REQUIREMENT: Copy the data exactly, keeping every line intact.

SUPPLIED DATA START

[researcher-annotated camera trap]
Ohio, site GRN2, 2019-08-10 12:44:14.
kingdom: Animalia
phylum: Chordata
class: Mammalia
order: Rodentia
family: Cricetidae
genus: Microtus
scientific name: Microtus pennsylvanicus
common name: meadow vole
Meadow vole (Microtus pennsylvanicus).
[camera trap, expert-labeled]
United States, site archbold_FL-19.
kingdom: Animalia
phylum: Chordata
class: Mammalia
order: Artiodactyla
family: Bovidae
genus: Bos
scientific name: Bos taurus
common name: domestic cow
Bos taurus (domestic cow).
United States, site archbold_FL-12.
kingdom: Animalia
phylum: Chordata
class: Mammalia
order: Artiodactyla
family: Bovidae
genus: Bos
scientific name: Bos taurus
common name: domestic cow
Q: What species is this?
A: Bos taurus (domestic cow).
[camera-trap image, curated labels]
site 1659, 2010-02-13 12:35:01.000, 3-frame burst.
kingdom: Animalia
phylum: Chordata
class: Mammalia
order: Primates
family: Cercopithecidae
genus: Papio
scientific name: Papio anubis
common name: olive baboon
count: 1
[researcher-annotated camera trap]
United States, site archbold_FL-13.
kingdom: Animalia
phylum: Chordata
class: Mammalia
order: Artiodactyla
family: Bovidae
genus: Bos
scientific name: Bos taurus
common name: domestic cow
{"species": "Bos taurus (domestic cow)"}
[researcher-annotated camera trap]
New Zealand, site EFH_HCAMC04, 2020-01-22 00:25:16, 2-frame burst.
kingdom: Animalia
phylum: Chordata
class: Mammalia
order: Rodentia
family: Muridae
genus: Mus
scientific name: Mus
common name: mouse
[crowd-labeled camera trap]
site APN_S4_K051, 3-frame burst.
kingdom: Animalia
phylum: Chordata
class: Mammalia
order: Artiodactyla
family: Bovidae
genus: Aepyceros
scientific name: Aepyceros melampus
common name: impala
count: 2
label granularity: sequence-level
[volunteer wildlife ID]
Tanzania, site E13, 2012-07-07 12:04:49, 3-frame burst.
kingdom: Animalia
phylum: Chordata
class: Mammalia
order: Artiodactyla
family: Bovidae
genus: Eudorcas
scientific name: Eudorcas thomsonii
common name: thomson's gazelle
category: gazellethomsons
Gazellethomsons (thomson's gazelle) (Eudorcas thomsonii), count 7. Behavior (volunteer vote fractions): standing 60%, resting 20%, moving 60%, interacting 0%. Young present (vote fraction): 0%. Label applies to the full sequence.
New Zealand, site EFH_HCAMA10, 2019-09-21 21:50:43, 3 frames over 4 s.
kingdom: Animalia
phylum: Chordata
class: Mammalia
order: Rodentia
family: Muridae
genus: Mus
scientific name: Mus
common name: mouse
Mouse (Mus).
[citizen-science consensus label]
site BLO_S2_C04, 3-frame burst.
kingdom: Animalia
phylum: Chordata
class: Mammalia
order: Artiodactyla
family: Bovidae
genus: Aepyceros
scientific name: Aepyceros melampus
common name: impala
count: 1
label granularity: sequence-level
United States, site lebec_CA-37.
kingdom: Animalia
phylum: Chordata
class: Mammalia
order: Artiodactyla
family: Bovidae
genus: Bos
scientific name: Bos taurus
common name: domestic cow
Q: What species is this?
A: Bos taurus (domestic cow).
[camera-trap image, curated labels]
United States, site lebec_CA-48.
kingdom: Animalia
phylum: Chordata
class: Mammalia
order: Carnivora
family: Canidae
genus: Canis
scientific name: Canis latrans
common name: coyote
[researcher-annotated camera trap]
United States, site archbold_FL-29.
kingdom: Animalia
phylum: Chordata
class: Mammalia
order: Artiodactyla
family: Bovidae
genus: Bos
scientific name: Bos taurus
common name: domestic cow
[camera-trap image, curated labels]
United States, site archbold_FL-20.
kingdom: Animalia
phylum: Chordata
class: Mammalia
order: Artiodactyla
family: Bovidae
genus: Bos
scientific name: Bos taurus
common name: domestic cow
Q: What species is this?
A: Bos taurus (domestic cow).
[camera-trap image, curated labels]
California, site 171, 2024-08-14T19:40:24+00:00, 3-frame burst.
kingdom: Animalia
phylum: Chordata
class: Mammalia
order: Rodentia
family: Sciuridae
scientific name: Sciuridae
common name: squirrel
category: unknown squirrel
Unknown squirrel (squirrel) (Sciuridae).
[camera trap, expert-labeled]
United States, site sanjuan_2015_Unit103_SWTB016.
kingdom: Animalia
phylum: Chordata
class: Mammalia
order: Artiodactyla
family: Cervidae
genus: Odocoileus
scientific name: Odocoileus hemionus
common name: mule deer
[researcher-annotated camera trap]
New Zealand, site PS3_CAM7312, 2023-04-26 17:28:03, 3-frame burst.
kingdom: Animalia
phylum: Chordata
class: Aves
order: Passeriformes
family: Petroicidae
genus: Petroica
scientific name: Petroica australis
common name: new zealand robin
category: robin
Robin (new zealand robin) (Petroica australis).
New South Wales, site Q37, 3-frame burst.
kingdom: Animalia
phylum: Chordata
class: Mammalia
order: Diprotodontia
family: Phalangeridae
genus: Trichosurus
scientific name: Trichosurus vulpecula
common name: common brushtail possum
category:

SUPPLIED DATA END

SOLVED PROBLEM:
[researcher-annotated camera trap]
Ohio, site GRN2, 2019-08-10 12:44:14.
kingdom: Animalia
phylum: Chordata
class: Mammalia
order: Rodentia
family: Cricetidae
genus: Microtus
scientific name: Microtus pennsylvanicus
common name: meadow vole
Meadow vole (Microtus pennsylvanicus).
[camera trap, expert-labeled]
United States, site archbold_FL-19.
kingdom: Animalia
phylum: Chordata
class: Mammalia
order: Artiodactyla
family: Bovidae
genus: Bos
scientific name: Bos taurus
common name: domestic cow
Bos taurus (domestic cow).
United States, site archbold_FL-12.
kingdom: Animalia
phylum: Chordata
class: Mammalia
order: Artiodactyla
family: Bovidae
genus: Bos
scientific name: Bos taurus
common name: domestic cow
Q: What species is this?
A: Bos taurus (domestic cow).
[camera-trap image, curated labels]
site 1659, 2010-02-13 12:35:01.000, 3-frame burst.
kingdom: Animalia
phylum: Chordata
class: Mammalia
order: Primates
family: Cercopithecidae
genus: Papio
scientific name: Papio anubis
common name: olive baboon
count: 1
[researcher-annotated camera trap]
United States, site archbold_FL-13.
kingdom: Animalia
phylum: Chordata
class: Mammalia
order: Artiodactyla
family: Bovidae
genus: Bos
scientific name: Bos taurus
common name: domestic cow
{"species": "Bos taurus (domestic cow)"}
[researcher-annotated camera trap]
New Zealand, site EFH_HCAMC04, 2020-01-22 00:25:16, 2-frame burst.
kingdom: Animalia
phylum: Chordata
class: Mammalia
order: Rodentia
family: Muridae
genus: Mus
scientific name: Mus
common name: mouse
[crowd-labeled camera trap]
site APN_S4_K051, 3-frame burst.
kingdom: Animalia
phylum: Chordata
class: Mammalia
order: Artiodactyla
family: Bovidae
genus: Aepyceros
scientific name: Aepyceros melampus
common name: impala
count: 2
label granularity: sequence-level
[volunteer wildlife ID]
Tanzania, site E13, 2012-07-07 12:04:49, 3-frame burst.
kingdom: Animalia
phylum: Chordata
class: Mammalia
order: Artiodactyla
family: Bovidae
genus: Eudorcas
scientific name: Eudorcas thomsonii
common name: thomson's gazelle
category: gazellethomsons
Gazellethomsons (thomson's gazelle) (Eudorcas thomsonii), count 7. Behavior (volunteer vote fractions): standing 60%, resting 20%, moving 60%, interacting 0%. Young present (vote fraction): 0%. Label applies to the full sequence.
New Zealand, site EFH_HCAMA10, 2019-09-21 21:50:43, 3 frames over 4 s.
kingdom: Animalia
phylum: Chordata
class: Mammalia
order: Rodentia
family: Muridae
genus: Mus
scientific name: Mus
common name: mouse
Mouse (Mus).
[citizen-science consensus label]
site BLO_S2_C04, 3-frame burst.
kingdom: Animalia
phylum: Chordata
class: Mammalia
order: Artiodactyla
family: Bovidae
genus: Aepyceros
scientific name: Aepyceros melampus
common name: impala
count: 1
label granularity: sequence-level
United States, site lebec_CA-37.
kingdom: Animalia
phylum: Chordata
class: Mammalia
order: Artiodactyla
family: Bovidae
genus: Bos
scientific name: Bos taurus
common name: domestic cow
Q: What species is this?
A: Bos taurus (domestic cow).
[camera-trap image, curated labels]
United States, site lebec_CA-48.
kingdom: Animalia
phylum: Chordata
class: Mammalia
order: Carnivora
family: Canidae
genus: Canis
scientific name: Canis latrans
common name: coyote
[researcher-annotated camera trap]
United States, site archbold_FL-29.
kingdom: Animalia
phylum: Chordata
class: Mammalia
order: Artiodactyla
family: Bovidae
genus: Bos
scientific name: Bos taurus
common name: domestic cow
[camera-trap image, curated labels]
United States, site archbold_FL-20.
kingdom: Animalia
phylum: Chordata
class: Mammalia
order: Artiodactyla
family: Bovidae
genus: Bos
scientific name: Bos taurus
common name: domestic cow
Q: What species is this?
A: Bos taurus (domestic cow).
[camera-trap image, curated labels]
California, site 171, 2024-08-14T19:40:24+00:00, 3-frame burst.
kingdom: Animalia
phylum: Chordata
class: Mammalia
order: Rodentia
family: Sciuridae
scientific name: Sciuridae
common name: squirrel
category: unknown squirrel
Unknown squirrel (squirrel) (Sciuridae).
[camera trap, expert-labeled]
United States, site sanjuan_2015_Unit103_SWTB016.
kingdom: Animalia
phylum: Chordata
class: Mammalia
order: Artiodactyla
family: Cervidae
genus: Odocoileus
scientific name: Odocoileus hemionus
common name: mule deer
[researcher-annotated camera trap]
New Zealand, site PS3_CAM7312, 2023-04-26 17:28:03, 3-frame burst.
kingdom: Animalia
phylum: Chordata
class: Aves
order: Passeriformes
family: Petroicidae
genus: Petroica
scientific name: Petroica australis
common name: new zealand robin
category: robin
Robin (new zealand robin) (Petroica australis).
New South Wales, site Q37, 3-frame burst.
kingdom: Animalia
phylum: Chordata
class: Mammalia
order: Diprotodontia
family: Phalangeridae
genus: Trichosurus
scientific name: Trichosurus vulpecula
common name: common brushtail possum
category:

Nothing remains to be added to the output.